McLaughlin had been in the party of robbers lead by Charles Carey that headed east from Canyon Springs after they split up their loot. They had one wounded man with them and bought a dead-axle wagon to haul him in and two ponies at Slate Creek.
William Ward was leading the pursuing posse, the trail led them around Rapid City then over the Divide to Boxelder Creek. Ward rode into Rapid City, eastern gateway to the Black Hills, and learned from stageline agent Ed Cook that Carey's party had bought an extra horse and supplies and headed across the prairie for Fort Pierre, river post on the Missouri. On a fresh mount, Ward was sided by Cook, sheriff F.P. Moulton, Deputy Steele and a force of volunteer manhunters.
Carey's wagon kept apart from the travel routes, however one evening a westbound freighter told them of a wagon party making camp in a gulch along the Cheyenne River breaks. Scouts located them near Pino Springs, and Ward's party surrounded it for a dawn surprise. At daylight they found the camp deserted.
Most of the volunteers, their mounts exhausted, turned home. It was past noon when Ward discovered Carey's trail had divided, two riders had made a swing back toward the Black Hills. As Ward, Cook and the sheriff stopped to analyze the situation, Ward declared excitedly "We should have searched the camp area back there. They left the gold behind." Carey had doubled back to recover the loot.

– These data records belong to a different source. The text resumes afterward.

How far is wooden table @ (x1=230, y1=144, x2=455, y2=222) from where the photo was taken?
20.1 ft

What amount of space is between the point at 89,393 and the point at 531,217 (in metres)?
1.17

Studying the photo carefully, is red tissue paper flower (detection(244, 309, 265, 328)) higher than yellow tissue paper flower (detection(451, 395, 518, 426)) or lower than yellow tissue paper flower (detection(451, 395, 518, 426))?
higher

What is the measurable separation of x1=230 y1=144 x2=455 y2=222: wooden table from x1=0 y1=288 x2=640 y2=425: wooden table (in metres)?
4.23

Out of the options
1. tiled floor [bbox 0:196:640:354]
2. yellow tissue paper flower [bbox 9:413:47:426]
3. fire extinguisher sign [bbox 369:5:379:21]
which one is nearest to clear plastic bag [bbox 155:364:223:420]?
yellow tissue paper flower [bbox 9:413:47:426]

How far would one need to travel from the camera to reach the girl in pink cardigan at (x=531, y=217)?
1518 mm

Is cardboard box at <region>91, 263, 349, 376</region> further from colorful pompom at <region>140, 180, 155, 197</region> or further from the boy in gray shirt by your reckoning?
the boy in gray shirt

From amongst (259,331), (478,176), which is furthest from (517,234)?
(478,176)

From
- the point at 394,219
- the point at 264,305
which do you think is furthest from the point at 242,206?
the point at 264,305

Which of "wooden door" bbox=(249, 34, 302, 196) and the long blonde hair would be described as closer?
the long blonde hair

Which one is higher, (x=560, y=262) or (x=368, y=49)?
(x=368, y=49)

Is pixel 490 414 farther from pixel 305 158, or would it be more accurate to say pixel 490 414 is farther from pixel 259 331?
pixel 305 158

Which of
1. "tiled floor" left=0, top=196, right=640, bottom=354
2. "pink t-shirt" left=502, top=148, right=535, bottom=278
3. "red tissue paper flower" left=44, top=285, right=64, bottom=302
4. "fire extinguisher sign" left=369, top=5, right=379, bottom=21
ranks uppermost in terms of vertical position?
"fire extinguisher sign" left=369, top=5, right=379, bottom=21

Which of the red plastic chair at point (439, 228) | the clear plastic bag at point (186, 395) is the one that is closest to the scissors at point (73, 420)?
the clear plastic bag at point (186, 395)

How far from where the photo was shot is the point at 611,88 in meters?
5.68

They headed straight back to where the wagon had been left. It was dark by the time they arrived, guided by the glow of the camp fire, they saw two men wrapped in blankets. The two men were "captured" and handcuffed before it was discovered that they were Dr. Whitfield and Ray Coney who had returned there after trails they had been following played out.
A morning search proved fruitful when two gold bars were uncovered. While Ray Coney was lifting out the loot, a rifle bullet broke his arm. They could not tell where the shot came from. Whitfield, Coney and Deputy Steele carried the gold back to the Black Hills.

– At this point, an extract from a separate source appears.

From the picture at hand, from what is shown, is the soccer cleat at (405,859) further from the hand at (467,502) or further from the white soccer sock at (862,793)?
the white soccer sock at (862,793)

Ward, Cook and Sheriff Moulton reached Fort Pierre after a river boat named the Rector had headed downstream with a "miner and a sick friend" aboard. As Ward was in the telegraph office alerting officers downstream, shots rang out on the waterfront.
Ward dashed out in time to see Moulton and Cook take a prisoner who was making a run for the ferry. He was carrying extra weight around his midriff and the warning shots had caused him to stop and surrender It was Archie (Red) McLaughlin (Laughlin) with gold dust bags on a money belt under his clothes.
(Information sources: "Robbery of the Bandit Proof Stage," by Joe Koller, Real West, Vol. VIII NO. 42; "The Cheyenne and Black Hills Stage and Express Routes," by Agnes Wright Spring.)